WHAT IS ASKED:
• A. Decide whether each statement below agrees with the essay about drinking, answering yes or no for each and quoting the exact words from the essay that settle it: (i) the writer was 14 the first time they got really drunk; (ii) the writer's dad lived in Michigan; (iii) for the writer, "once in a while" means about five nights a week.
• B. Pick up the essay about drinking after its final sentence and keep writing it in the same first-person voice.

New levels, old devils. (Same ol’ situation)

I have a deep love/hate relationship with alcohol. I love drinking. I love feeling like someone else for a while. I have more confidence after a few drinks and I’m convinced I am much more fun when I’m tipsy. In my mind, I’m hilarious when I’ve got a good buzz going and people really enjoy being around me. I am carefree and goofy. I’m not a mean drunk, well, most of the time. There have been times when I’ve become maybe a bit irrational or jealous, but they are few and far between, from what I remember.

I hate alcohol because I become someone I’m not when I’m drunk. Yes, I know, I just said that’s one of the things I love about drinking. I usually find some way to embarrass myself, whether it’s getting too personal and sharing details of my life with people that I really shouldn’t or thinking I can sing like Celine Dion. I hate being hungover. I’m very emotional after a binge night. I never remember details of the night before, so I spend hours texting people and asking, “did I do anything really embarrassing last night?” or “I’m sorry I was such an idiot.” It’s one or the other, every time.

Being drunk is an easy out. If you’re being a complete jerk, or have a jealous rage moment, say something awful to someone, offend people or act like a fool, you can easily just say, “I was drunk.” Which is another reason I love/hate drinking. Some mornings you can laugh with your friends about the night before. And some mornings, you’re so disgusted with yourself you feel like you need to just disappear. It’s really a toss-up. Sure, let’s party and just see what version of ourselves comes alive. Will I be crying in a few hours? Will I be twirling around in circles, singing “Your Body is a Wonderland”? Will I think about the people I’ve lost and want to talk about heaven? Will I convince myself that I’m still able to do a perfect round off and end up eating queso off the kitchen floor? No one knows!

It’s great to just unwind and let go occasionally. I see nothing wrong with having a few drinks once in a while. The problem is, for me, “unwinding” means drinking until I am no longer myself and “once in a while” is more like 5 nights a week. I think I like who I become after about 2 drinks. I have some confidence. I still like myself after my 3rd drink. I’m getting louder by now, which in my head translates to “more awesome”. By my 4th or 5th drink, I may start to become emotional or insecure. Or I just won’t care about anything at all. Again, it could go either way. Regardless, the reality is that I am avoiding reality.

The first time I got really drunk, I was 14. I was at a sleepover and ended up puking most of the night while a guy at the sleepover violated my body from behind. Yes, while I was puking. A year later, I was living in Michigan and my dad lived in Wisconsin, where you can legally drink if you’re under 21 if you are with a parent. So, I made a several trips to Wisconsin. My dad would come back to Michigan sometimes and buy me alcohol. We would drink together and have a blast. I think my dad felt so guilty about the divorce, that he just wanted to connect with me in any way he could. I don’t fault him. He was being the “cool” parent.

DATA EXCERPTS:
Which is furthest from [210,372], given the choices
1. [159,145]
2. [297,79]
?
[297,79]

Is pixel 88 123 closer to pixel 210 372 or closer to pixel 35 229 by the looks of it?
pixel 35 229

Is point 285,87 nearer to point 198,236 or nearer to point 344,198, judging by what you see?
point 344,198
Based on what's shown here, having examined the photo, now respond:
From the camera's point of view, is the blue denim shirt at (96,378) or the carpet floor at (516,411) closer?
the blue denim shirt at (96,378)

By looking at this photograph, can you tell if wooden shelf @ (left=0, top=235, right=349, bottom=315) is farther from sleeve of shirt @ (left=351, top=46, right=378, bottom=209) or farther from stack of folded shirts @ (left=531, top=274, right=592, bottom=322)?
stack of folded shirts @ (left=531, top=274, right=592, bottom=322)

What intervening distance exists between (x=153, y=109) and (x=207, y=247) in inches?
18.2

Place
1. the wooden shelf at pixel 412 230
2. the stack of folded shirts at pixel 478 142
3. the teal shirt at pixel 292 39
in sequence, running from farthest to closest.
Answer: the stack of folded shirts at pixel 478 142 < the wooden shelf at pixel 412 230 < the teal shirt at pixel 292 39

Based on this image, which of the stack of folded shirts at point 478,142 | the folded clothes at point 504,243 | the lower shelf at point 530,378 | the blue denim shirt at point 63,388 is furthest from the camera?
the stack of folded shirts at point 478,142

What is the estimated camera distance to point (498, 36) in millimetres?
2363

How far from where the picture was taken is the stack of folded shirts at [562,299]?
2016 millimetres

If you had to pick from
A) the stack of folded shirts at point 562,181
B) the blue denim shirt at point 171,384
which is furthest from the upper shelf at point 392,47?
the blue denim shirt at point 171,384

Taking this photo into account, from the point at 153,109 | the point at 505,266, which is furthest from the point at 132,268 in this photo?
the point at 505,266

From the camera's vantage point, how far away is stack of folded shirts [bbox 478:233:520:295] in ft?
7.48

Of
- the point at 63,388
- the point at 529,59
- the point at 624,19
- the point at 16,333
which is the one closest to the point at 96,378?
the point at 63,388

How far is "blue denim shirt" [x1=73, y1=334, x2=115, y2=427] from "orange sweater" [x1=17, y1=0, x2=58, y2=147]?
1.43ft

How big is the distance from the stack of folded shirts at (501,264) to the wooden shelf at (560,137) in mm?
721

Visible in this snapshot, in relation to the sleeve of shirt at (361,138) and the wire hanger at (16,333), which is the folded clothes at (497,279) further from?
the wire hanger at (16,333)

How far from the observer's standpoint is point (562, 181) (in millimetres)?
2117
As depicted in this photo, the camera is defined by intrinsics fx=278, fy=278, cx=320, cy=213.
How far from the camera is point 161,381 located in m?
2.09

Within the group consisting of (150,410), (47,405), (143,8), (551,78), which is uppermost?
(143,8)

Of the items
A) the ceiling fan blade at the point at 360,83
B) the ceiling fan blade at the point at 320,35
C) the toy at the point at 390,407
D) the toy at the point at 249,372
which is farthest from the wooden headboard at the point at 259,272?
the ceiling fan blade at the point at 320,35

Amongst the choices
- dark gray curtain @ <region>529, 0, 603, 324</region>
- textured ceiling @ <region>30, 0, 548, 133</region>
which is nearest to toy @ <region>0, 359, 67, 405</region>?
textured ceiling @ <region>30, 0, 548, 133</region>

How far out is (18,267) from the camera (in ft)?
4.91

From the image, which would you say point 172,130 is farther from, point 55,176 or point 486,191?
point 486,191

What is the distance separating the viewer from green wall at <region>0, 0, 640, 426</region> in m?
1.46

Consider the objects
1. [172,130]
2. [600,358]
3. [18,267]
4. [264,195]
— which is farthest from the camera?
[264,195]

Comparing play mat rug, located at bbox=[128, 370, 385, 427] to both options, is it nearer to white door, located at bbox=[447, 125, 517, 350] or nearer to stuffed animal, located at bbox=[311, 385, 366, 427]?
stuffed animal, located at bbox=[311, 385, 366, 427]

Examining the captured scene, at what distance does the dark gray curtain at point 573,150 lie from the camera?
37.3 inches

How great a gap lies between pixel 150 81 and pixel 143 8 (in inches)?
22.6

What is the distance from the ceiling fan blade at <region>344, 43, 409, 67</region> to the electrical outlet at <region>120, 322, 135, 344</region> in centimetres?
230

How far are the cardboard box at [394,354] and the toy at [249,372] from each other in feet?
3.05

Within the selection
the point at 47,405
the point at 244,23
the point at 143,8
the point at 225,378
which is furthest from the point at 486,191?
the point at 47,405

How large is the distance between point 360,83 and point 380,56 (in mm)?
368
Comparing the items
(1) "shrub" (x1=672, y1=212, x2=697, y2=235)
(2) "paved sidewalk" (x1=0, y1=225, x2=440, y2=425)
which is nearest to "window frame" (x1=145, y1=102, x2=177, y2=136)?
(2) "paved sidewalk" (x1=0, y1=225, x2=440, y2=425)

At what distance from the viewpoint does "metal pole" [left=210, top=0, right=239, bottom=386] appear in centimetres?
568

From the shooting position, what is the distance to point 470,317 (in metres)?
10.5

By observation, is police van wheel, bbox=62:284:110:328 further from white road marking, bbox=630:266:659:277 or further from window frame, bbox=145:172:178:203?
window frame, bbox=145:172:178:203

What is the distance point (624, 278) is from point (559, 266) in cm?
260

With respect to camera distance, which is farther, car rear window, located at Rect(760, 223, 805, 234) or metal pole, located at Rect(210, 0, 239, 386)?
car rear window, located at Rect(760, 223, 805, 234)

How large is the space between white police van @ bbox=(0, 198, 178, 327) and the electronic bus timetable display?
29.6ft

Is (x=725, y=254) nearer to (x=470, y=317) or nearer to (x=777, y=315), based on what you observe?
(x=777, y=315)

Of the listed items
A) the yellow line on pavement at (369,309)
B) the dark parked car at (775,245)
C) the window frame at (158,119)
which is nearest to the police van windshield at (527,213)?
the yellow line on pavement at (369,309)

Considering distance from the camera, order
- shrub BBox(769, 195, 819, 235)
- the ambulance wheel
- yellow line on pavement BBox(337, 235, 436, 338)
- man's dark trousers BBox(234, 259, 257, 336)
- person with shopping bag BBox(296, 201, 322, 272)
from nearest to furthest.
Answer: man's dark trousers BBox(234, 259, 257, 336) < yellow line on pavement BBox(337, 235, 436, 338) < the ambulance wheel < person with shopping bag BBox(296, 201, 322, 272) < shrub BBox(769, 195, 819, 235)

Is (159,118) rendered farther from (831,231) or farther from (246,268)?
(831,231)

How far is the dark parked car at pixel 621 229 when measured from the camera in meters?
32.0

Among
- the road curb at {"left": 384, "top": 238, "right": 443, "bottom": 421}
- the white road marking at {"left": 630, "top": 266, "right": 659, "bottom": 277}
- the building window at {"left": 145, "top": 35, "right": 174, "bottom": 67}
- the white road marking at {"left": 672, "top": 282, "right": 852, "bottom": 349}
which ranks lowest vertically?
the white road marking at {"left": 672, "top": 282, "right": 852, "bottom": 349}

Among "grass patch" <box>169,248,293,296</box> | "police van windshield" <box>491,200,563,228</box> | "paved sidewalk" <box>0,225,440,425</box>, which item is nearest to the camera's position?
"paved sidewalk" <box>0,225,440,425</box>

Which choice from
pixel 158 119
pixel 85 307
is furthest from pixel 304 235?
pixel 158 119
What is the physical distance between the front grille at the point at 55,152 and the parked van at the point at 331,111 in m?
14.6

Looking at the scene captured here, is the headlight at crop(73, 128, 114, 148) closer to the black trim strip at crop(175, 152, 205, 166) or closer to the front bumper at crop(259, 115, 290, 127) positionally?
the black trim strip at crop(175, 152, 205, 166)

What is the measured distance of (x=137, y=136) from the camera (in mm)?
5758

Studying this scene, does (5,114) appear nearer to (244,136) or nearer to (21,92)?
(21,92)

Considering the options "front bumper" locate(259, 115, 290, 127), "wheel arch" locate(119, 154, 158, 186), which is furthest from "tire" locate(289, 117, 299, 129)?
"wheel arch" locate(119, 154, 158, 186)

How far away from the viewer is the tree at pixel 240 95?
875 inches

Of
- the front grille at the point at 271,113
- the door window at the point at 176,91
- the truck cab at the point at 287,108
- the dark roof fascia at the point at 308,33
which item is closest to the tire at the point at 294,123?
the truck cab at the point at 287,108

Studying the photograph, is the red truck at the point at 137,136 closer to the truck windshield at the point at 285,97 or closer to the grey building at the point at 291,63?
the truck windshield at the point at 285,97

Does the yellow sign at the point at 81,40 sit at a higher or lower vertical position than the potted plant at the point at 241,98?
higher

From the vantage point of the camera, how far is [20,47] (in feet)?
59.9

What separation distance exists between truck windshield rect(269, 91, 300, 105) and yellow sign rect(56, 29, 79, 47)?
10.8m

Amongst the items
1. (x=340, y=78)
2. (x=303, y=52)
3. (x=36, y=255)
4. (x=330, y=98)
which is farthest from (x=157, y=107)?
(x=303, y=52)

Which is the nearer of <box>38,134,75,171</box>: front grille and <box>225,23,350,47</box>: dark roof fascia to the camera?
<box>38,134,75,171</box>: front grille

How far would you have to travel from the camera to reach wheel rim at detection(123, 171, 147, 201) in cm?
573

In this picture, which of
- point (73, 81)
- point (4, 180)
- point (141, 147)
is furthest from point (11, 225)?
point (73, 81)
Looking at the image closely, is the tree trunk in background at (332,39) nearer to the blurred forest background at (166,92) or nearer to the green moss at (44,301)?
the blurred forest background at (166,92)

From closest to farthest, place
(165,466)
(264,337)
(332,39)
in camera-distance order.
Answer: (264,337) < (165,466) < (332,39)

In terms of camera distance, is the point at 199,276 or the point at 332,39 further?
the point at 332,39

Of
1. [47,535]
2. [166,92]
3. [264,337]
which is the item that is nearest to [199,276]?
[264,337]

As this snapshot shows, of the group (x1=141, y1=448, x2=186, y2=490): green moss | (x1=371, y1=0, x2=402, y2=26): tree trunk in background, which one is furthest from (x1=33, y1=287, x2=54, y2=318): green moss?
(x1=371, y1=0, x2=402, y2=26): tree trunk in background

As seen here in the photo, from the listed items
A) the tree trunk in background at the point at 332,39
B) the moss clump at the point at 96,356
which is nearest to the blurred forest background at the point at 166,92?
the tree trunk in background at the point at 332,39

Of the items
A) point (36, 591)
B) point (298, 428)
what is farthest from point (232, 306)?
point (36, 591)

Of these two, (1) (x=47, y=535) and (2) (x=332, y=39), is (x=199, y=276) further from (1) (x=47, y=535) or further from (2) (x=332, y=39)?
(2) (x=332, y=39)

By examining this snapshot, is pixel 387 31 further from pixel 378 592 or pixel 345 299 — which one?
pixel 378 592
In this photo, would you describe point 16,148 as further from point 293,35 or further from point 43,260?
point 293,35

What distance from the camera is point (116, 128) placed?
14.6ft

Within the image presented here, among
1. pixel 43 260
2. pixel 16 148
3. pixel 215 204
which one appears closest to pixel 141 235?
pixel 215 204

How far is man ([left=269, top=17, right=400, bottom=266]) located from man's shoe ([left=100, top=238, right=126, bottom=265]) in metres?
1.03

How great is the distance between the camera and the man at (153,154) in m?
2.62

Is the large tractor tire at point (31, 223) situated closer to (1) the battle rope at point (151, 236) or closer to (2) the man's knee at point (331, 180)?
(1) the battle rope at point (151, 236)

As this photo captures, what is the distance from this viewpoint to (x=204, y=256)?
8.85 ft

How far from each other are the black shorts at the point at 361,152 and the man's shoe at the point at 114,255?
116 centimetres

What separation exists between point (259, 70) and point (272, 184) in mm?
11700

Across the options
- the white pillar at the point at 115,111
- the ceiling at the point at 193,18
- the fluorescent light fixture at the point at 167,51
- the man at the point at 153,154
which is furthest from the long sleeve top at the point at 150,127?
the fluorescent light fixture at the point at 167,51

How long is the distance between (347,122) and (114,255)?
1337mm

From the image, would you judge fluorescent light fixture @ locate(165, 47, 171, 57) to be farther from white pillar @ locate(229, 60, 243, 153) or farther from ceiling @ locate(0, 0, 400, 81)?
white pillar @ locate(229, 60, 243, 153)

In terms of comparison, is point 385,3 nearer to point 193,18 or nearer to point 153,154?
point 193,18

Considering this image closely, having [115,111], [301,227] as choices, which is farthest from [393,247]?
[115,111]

ANSWERS BY TASK:
• A.
(i) Yes: "The first time I got really drunk, I was 14."
(ii) No: "I was living in Michigan and my dad lived in Wisconsin"
(iii) Yes: "“once in a while” is more like 5 nights a week."

• B.
I was introduced to the bar scene much too young. I got attention and I really liked the attention. Once I turned 21, I was pregnant, so I quit drinking until I was done breastfeeding. The only other time I quit drinking was when I became pregnant with my 2nd son. I didn’t drink for 2 years because I nursed him as well. Looking back, I don’t think I have ever felt more fulfilled at any time in my life, then when I was completely sober and pregnant or breastfeeding my baby. I desperately miss feeling so full of love and being so needed. Once I could drink again, I would use alcohol to fill every void, every empty space. It seemed better to feel numb than to feel like me.

The last few weeks, I have been doing quite a bit of reflecting. Looking back on every angry encounter, traumatic experience, hateful spoken word, broken bone, regretful decision and painful truth, there is one common denominator. Booze.  Yeah, I said broken bone. That’s what happens when you’re really drunk, and a cover band plays a Motley Crue song, so you run on to the dance floor before realizing you left your coordination at home. Oh, and then there’s the night I got arrested.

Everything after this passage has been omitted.